Accountability Logs and Stock Records
Investigational Product Accountability Logs track every unit of study drug from receipt to final disposition. The NCCIH’s Stock Record template, for example, captures the product name, manufacturer, dose form and strength, dispensing area, and a running transaction log that includes dates, quantities dispensed or received, lot numbers, and the recorder’s initials. These logs don’t set the storage requirements, but they document the chain of custody and provide evidence that the product was managed properly at your site.
Federal regulations under 21 CFR 312.62 require investigators to maintain adequate records of drug disposition, including dates, quantity, and use by subjects. These records must be retained for two years after the drug receives marketing approval for the studied indication, or two years after the investigation is discontinued if no application is filed.
Temperature Excursion Documentation
When storage conditions deviate from the specified range, sites are required to document the event and report it. NIAID’s Temperature Excursion Form (Form L) captures the required storage temperature, the actual temperature the product was exposed to, the duration of the excursion, and any comments about the circumstances. The sponsor or manufacturer then evaluates whether the product remains usable based on stability data. Your site’s pharmacy manual or standard operating procedures should outline the exact steps: who to notify, what forms to complete, and whether to quarantine the affected product while awaiting a decision.
Controlled Substance Requirements
If the investigational product is a controlled substance, additional physical security requirements apply. FDA regulations specify that the investigator must store the drug in a “securely locked, substantially constructed cabinet, or other securely locked, substantially constructed enclosure, access to which is limited.” This is separate from temperature and stability requirements. It is a security measure to prevent theft or diversion. The protocol or pharmacy manual should specify how these security requirements integrate with the trial’s other storage procedures.

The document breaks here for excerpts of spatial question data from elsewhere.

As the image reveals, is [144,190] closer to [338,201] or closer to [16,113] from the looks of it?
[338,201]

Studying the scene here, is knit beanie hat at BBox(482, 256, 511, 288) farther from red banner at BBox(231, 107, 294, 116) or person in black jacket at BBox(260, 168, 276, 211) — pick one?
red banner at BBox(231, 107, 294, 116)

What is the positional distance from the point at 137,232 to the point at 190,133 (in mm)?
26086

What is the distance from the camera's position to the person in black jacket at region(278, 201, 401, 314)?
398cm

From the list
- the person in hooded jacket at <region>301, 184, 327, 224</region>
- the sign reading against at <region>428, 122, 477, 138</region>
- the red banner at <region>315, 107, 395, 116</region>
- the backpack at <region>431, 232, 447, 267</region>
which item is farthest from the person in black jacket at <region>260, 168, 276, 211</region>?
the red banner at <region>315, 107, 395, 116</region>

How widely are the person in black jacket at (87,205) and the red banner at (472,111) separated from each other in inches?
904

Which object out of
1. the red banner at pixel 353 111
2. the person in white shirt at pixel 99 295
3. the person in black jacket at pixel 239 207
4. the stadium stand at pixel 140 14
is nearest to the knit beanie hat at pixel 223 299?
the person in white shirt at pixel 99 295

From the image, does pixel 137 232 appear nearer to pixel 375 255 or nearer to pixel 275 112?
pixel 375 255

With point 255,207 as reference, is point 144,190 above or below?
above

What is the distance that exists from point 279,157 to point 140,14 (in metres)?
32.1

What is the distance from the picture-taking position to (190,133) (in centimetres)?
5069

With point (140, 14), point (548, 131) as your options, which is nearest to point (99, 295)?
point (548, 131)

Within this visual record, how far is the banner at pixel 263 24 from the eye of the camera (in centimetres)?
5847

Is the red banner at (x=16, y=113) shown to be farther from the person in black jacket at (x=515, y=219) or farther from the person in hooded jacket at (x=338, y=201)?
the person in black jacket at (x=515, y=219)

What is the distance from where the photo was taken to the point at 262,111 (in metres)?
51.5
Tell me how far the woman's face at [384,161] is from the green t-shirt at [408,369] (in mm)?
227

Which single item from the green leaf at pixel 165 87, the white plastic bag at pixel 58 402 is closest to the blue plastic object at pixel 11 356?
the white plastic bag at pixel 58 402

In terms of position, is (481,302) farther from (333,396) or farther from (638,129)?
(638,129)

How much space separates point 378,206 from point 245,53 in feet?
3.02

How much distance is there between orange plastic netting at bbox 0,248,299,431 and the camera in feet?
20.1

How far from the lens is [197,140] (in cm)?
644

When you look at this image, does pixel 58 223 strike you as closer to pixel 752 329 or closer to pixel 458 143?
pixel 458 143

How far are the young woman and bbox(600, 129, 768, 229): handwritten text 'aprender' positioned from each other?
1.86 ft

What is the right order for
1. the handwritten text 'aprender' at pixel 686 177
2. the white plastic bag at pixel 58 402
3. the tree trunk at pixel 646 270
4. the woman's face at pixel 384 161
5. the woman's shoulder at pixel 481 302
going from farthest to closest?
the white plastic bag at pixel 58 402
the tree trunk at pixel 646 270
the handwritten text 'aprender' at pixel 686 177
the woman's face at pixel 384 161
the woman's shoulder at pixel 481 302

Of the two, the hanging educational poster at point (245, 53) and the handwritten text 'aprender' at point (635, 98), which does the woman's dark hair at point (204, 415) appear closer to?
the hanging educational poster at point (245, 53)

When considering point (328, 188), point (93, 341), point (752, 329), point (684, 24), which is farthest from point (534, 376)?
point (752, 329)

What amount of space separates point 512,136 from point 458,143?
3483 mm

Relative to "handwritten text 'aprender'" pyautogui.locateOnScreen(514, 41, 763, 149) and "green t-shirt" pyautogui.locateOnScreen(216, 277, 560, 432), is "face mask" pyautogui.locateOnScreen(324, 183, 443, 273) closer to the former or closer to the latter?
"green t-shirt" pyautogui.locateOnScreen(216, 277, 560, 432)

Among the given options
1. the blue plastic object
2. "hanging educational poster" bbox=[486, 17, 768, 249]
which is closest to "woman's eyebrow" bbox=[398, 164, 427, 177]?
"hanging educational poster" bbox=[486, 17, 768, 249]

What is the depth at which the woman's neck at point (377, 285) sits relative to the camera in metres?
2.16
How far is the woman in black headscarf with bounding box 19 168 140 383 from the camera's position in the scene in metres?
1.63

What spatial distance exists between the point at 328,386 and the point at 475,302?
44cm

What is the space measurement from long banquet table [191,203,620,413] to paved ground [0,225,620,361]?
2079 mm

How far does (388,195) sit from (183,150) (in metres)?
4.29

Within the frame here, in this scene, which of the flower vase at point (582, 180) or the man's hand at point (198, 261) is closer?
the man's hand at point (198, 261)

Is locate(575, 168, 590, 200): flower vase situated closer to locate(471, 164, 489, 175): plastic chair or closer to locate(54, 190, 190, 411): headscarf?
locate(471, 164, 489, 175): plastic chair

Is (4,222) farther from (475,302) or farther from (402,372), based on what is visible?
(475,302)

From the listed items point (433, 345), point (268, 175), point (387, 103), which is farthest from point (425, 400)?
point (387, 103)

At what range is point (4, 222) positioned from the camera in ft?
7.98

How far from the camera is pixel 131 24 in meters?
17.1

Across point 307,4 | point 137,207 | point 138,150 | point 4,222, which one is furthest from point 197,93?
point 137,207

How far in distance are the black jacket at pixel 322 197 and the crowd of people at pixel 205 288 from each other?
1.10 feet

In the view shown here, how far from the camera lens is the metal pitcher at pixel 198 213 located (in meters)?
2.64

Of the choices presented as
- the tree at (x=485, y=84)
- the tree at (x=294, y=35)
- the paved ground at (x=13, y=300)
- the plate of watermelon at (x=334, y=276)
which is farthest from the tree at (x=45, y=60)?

Storage in Decentralized Trials
When investigational products are shipped directly to a participant’s home, storage requirements become more complex. FDA guidance on decentralized clinical trials notes that drugs best suited for direct-to-participant shipment are those with “good stability profiles,” while products requiring specialized handling, shipping, or storage conditions may not be appropriate for home storage.
Sponsors are expected to address in trial documents how the physical integrity and stability of the product will be maintained during shipment, including appropriate packaging materials and temperature control methods. Participants must receive clear instructions for storing the product at home and returning unused supplies. Some trials use Interactive Response Technology (IRT) systems with specialized modules that monitor temperature-sensitive shipments in real time and flag excursions across all sites and depots, including home delivery locations.
Where to Start Looking
In practice, the fastest path to finding storage requirements depends on your role. If you are setting up a new site, start with the protocol and the IB, which together give you the scientific basis and operational framework. If you are handling product day to day, check the pharmacy manual and the container label. If you are preparing for a monitoring visit or audit, make sure your accountability logs and any temperature excursion forms are complete and match the requirements laid out in the protocol. All of these documents should be organized in your site’s regulatory binder or trial master file, with locations tracked using an essential documents table so nothing is missing when an auditor asks.